Diligent is committed to creating a world where every leader is empowered to build successful, equitable and sustainable organisations. Today, on the International Day of the Girl, we call on all social sector organisations to reflect on how they are playing their part in accelerating board and C-suite diversity, ensuring equity in the way they compensate and support their workforces, and striving to be as sustainable and stakeholder-centered as possible. We will do our part to support you and join you on this critical journey.”
Diane Albano, CRO, Globalization Partners:
“While the industry has made progress, gender bias in the tech industry against women remains prevalent. When it comes right down to it, being a woman in tech or a woman in another high-power, high-intensity, highly-competitive field, the same core principles to success remain true.
There are many paths. Choose the path that fits you: I always loved math and science—I am not a technologist, but I have been in high-tech my entire career. It’s not only about pure engineering and development but also the surrounding roles (eg: sales, marketing, operations, etc.). If your passion and drive are in engineering and development, pursue it unabashedly.
There are now so many opportunities, organizations and initiatives that push for a future of work where everybody has a seat at the table, from International Day of the Girl, to the Code First Girls initiative, to the Pangeo Global Employment Conference. Pursuit of progress towards a fair and equitable environment is always a worthy undertaking – let’s keep the momentum going.”

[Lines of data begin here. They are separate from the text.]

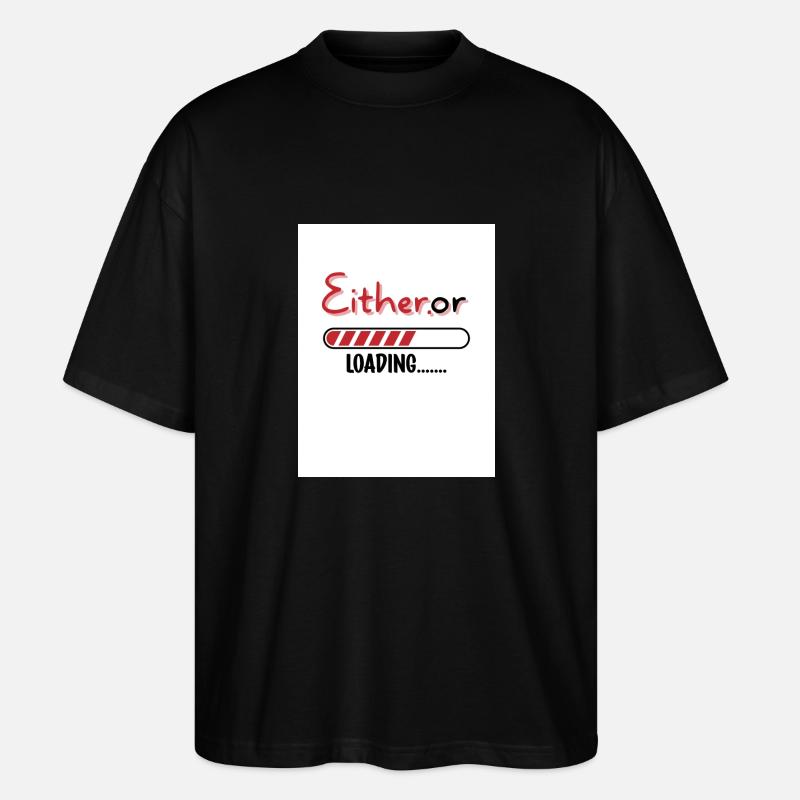 Entweder oder. Entweder oder. - Stanley/Stella Oversized Unisex Bio T-Shirt Blaster 2.0 - Schwarz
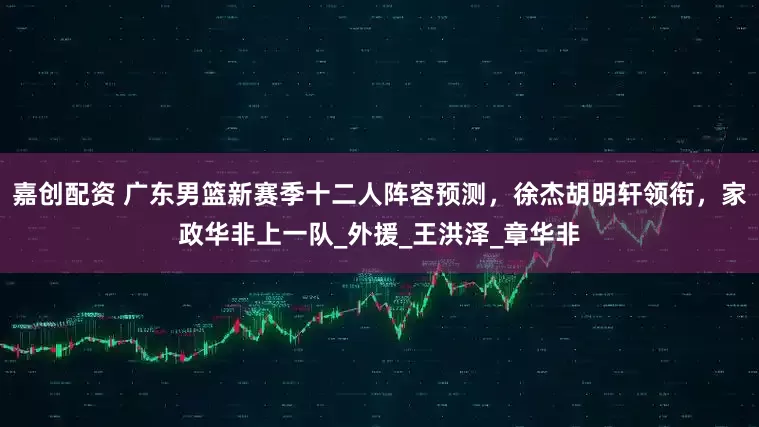嘉创配资 广东男篮新赛季十二人阵容预测，徐杰胡明轩领衔，家政华非上一队_外援_王洪泽_章华非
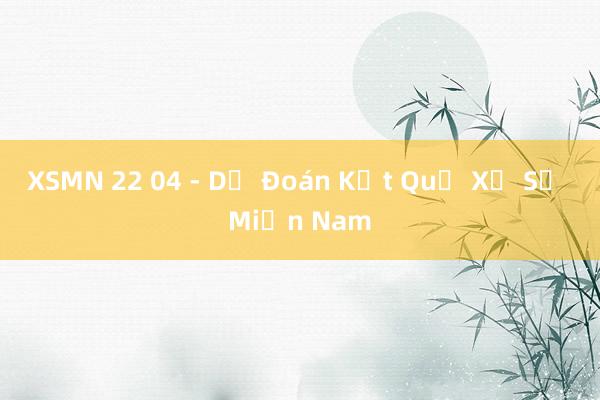 XSMN 22 04 - Dự Đoán Kết Quả Xổ Số Miền Nam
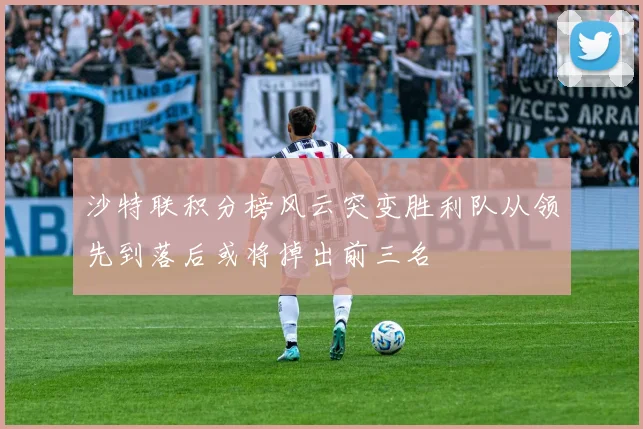 沙特联积分榜风云突变胜利队从领先到落后或将掉出前三名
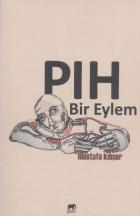 PIH Bir Eylem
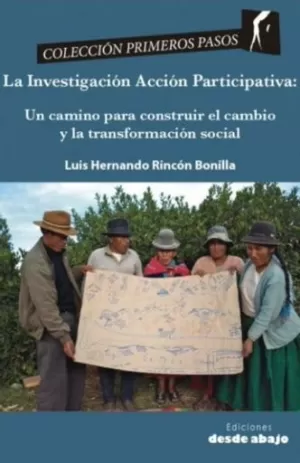 LA INVESTIGACIÓN ACCIÓN PARTICIPATIVA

Caroline Seymour, VP of product marketing, Zerto, A Hewlett Packard Enterprise company
“According to Deloitte, only 5% of CEOs and 12% of CFOs in Fortune 500 companies are women, and the tech industry is no exception. It is an area where women continue to struggle with significant underrepresentation.

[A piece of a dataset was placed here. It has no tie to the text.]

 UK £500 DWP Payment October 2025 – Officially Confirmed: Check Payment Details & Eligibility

It’s been proven that diverse teams boost performance and bring fresh ideas to the table. If companies are striving for innovation and growth, then progressive hiring is the way to accomplish those goals.
Making a commitment to diverse teams isn’t enough; it’s also important to address pay inequality. Women make nearly 20% less than men and aren’t expected to reach pay equity until 2059. That’s unacceptable, and it highlights that simply hiring women is not enough. Employers need to appreciate women’s contributions to the workforce and put their money where their mouth is. When that happens, the rewards are substantial.
International Day of the Girl offers us the chance to speak on the challenges females continue to face, but really it must be an ongoing conversation that happens daily. We want more women to pursue a career in the tech industry, and having these conversations will help. Additionally, mentorship is essential to provide support, advocate, listen and advice especially in a field dominated by men. So for those considering a career in the tech industry, I say, go for it. Move forward confidently and pursue it wholeheartedly.”